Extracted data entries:
..............................

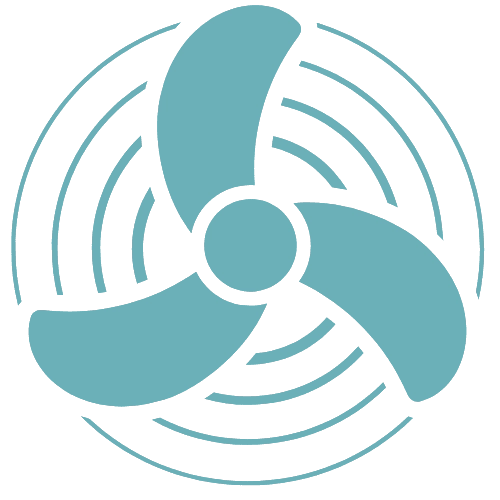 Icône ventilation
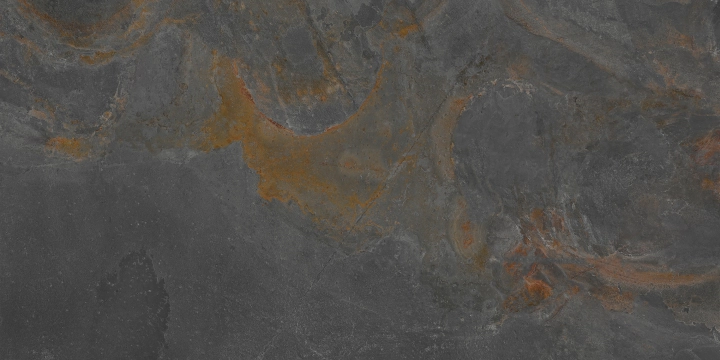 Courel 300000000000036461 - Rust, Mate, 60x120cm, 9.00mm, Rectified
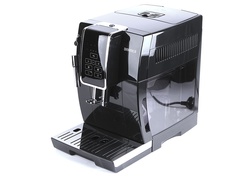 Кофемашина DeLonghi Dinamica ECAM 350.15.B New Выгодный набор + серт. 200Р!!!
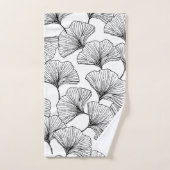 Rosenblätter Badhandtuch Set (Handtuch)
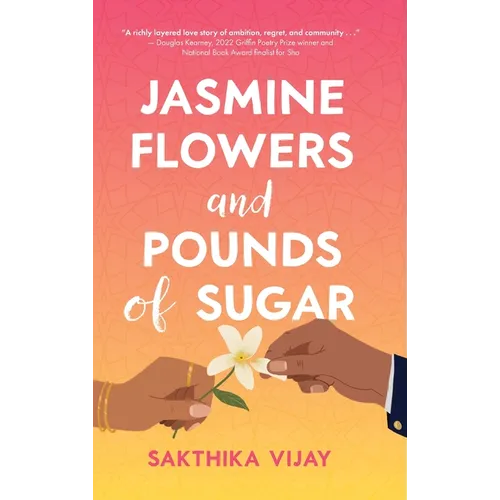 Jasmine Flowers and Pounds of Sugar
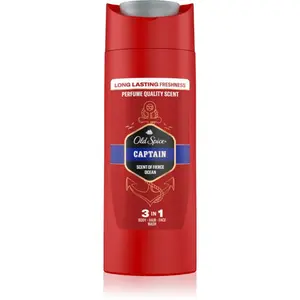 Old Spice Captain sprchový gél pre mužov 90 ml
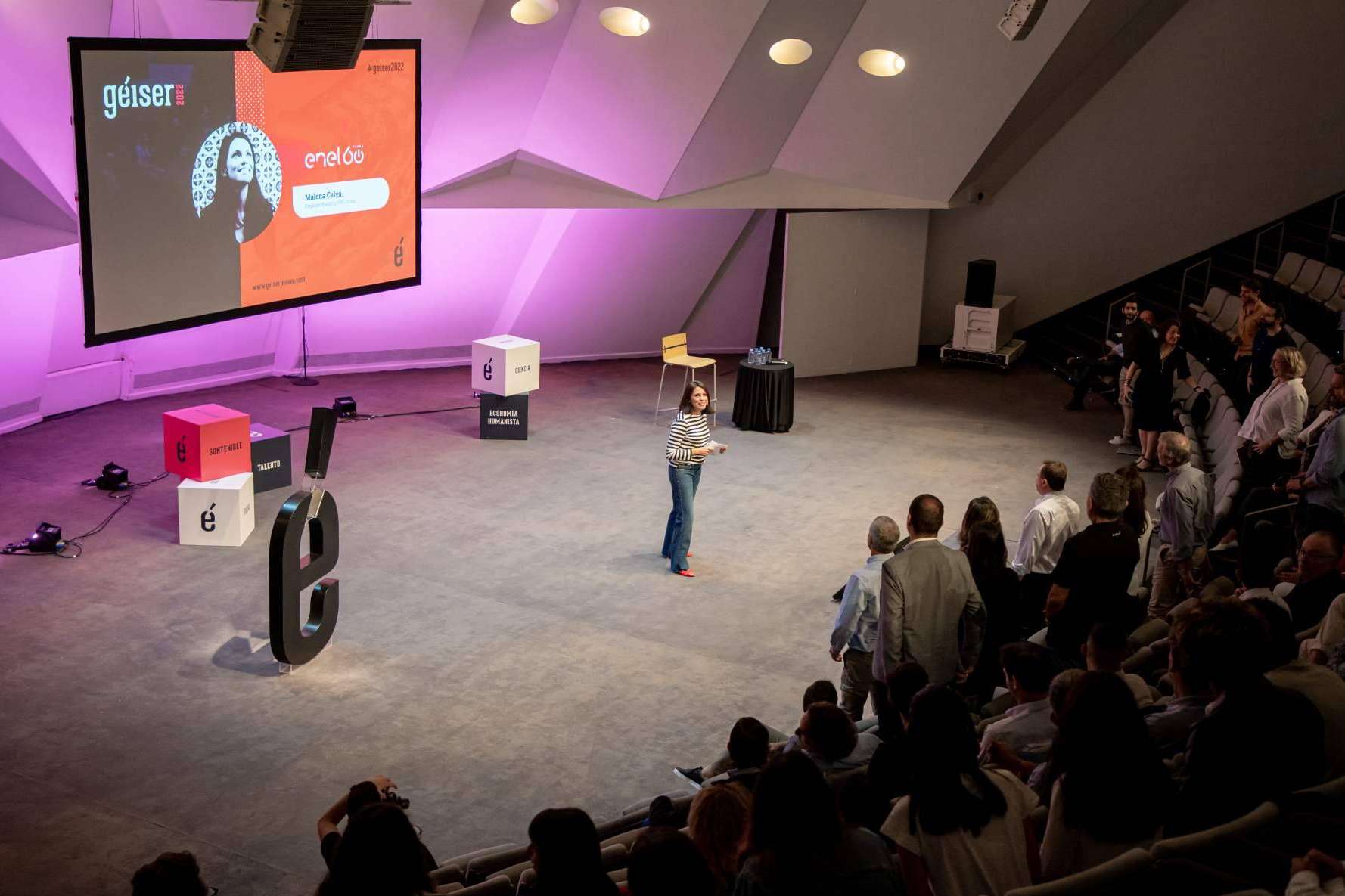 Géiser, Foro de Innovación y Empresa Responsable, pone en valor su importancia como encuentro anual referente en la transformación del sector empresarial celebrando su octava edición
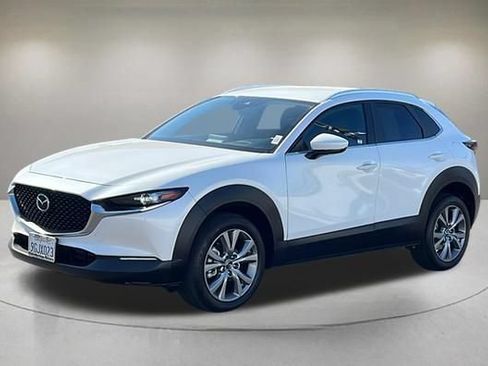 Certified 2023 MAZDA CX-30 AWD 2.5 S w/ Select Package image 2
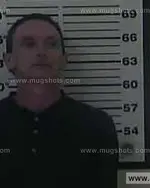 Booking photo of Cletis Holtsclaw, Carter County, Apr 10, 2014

..............................

TRY IT:
Reproduce the text of every row above word for word, leaving out the pictures.

SOLUTION BELOW:
 Icône ventilation
 Courel 300000000000036461 - Rust, Mate, 60x120cm, 9.00mm, Rectified
 Кофемашина DeLonghi Dinamica ECAM 350.15.B New Выгодный набор + серт. 200Р!!!
 Rosenblätter Badhandtuch Set (Handtuch)
 Jasmine Flowers and Pounds of Sugar
 Old Spice Captain sprchový gél pre mužov 90 ml
 Géiser, Foro de Innovación y Empresa Responsable, pone en valor su importancia como encuentro anual referente en la transformación del sector empresarial celebrando su octava edición
 Certified 2023 MAZDA CX-30 AWD 2.5 S w/ Select Package image 2
 Booking photo of Cletis Holtsclaw, Carter County, Apr 10, 2014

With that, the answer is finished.